— START OF DATA LISTING —

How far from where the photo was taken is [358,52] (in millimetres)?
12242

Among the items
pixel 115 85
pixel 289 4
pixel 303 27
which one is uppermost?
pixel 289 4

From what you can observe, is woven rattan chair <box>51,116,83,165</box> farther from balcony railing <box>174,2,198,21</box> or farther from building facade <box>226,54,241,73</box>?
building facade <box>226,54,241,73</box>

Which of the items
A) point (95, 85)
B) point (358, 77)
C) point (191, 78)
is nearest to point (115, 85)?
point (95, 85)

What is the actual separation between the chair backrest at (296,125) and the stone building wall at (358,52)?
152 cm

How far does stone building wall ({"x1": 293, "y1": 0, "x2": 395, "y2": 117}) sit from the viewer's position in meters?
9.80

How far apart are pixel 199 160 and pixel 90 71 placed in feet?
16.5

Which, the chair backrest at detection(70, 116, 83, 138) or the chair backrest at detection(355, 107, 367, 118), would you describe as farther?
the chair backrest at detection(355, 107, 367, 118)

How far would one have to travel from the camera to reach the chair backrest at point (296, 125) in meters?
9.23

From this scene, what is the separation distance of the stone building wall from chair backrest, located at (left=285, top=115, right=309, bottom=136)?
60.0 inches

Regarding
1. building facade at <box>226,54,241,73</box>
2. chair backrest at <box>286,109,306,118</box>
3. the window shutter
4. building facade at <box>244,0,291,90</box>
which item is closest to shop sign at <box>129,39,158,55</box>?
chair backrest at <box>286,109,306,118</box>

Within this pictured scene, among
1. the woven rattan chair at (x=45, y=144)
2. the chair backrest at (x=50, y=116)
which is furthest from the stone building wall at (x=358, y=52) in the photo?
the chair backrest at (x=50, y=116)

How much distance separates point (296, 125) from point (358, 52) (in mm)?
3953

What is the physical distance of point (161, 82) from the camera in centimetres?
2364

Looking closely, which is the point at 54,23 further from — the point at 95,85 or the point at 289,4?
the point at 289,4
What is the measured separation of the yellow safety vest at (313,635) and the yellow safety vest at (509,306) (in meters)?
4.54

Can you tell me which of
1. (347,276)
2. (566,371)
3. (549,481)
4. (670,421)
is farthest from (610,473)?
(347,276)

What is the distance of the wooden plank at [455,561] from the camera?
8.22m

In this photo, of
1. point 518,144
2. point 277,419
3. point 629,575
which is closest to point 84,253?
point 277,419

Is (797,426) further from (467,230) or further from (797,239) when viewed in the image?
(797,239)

— END OF DATA LISTING —

• JOB
Show every line of the records above that contains the word "would".

• FULL RESPONSE
Which, the chair backrest at detection(70, 116, 83, 138) or the chair backrest at detection(355, 107, 367, 118), would you describe as farther?
How far would one have to travel from the camera to reach the chair backrest at point (296, 125) in meters?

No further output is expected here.